(Stored data entries)
------------------------------------
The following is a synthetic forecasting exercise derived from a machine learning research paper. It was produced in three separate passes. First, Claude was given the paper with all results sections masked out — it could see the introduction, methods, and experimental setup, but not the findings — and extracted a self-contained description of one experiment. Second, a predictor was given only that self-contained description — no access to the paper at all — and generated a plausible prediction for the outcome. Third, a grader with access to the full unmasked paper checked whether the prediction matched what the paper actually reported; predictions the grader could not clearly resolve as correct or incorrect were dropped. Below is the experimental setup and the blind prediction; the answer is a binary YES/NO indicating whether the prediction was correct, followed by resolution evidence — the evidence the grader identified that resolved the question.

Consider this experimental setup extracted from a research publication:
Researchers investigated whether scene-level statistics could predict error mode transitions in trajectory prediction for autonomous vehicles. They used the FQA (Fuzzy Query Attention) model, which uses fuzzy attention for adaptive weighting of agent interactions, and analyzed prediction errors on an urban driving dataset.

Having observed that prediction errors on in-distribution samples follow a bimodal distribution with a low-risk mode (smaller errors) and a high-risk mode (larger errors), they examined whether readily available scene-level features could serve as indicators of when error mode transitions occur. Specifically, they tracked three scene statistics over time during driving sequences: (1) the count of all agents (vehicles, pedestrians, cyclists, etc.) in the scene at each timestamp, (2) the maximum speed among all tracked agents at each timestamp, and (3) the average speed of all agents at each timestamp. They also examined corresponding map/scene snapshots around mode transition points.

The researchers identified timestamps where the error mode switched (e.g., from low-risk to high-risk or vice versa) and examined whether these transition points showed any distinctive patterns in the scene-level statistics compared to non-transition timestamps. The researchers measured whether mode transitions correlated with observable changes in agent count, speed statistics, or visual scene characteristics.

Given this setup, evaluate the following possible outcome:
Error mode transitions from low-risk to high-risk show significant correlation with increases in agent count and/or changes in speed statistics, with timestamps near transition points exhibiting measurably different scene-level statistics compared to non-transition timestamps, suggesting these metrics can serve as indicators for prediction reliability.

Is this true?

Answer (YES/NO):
------------------------------------
**What you need to do**:
Where a line above includes "indicators", copy that line.

**Answer box**:
Having observed that prediction errors on in-distribution samples follow a bimodal distribution with a low-risk mode (smaller errors) and a high-risk mode (larger errors), they examined whether readily available scene-level features could serve as indicators of when error mode transitions occur. Specifically, they tracked three scene statistics over time during driving sequences: (1) the count of all agents (vehicles, pedestrians, cyclists, etc.) in the scene at each timestamp, (2) the maximum speed among all tracked agents at each timestamp, and (3) the average speed of all agents at each timestamp. They also examined corresponding map/scene snapshots around mode transition points.
Error mode transitions from low-risk to high-risk show significant correlation with increases in agent count and/or changes in speed statistics, with timestamps near transition points exhibiting measurably different scene-level statistics compared to non-transition timestamps, suggesting these metrics can serve as indicators for prediction reliability.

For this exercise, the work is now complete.